Aim of the task — Rewrite the rows from the line containing "What distance do" through the end of the rows as a Markdown table with the columns "No." and "Text", numbering each line and leaving out blank lines.
[Start Records to process]
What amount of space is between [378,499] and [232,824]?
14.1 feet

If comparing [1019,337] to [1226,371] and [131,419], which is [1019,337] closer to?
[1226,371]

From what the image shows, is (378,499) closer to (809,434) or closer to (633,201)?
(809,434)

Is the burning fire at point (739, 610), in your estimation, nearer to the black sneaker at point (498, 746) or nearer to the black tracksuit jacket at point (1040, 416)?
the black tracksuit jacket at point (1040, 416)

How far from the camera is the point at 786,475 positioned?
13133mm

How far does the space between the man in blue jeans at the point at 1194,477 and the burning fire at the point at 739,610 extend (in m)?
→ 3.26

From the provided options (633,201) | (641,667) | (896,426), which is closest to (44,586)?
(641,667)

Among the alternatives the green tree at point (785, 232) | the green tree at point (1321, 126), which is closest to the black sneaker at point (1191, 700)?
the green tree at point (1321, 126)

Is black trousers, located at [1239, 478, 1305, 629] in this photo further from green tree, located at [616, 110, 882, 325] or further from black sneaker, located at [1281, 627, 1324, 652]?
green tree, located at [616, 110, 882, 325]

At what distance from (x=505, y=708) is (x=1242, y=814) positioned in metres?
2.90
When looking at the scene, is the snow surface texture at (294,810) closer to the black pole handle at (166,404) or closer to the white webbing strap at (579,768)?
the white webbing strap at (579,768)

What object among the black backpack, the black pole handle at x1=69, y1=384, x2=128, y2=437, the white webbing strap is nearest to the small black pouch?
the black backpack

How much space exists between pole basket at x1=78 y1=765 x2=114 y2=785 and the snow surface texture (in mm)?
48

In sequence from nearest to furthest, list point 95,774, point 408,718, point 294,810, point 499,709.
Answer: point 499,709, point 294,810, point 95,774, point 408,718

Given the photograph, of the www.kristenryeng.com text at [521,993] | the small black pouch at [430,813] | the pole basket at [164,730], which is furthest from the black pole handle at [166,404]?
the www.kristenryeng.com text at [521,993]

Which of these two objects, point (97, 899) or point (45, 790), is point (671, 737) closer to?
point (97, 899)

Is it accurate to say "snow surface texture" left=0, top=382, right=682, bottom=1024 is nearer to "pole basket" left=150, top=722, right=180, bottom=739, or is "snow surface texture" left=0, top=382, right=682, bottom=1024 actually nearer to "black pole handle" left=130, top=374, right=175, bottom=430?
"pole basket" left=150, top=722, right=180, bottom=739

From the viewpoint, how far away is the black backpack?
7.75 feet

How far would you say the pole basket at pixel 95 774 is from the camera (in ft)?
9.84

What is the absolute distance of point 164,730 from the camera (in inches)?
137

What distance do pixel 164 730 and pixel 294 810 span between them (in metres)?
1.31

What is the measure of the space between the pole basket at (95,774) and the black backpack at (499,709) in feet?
[End Records to process]
The result —
| No. | Text |
|---|---|
| 1 | What distance do pixel 164 730 and pixel 294 810 span between them (in metres)? |
| 2 | 1.31 |
| 3 | What is the measure of the space between the pole basket at (95,774) and the black backpack at (499,709) in feet? |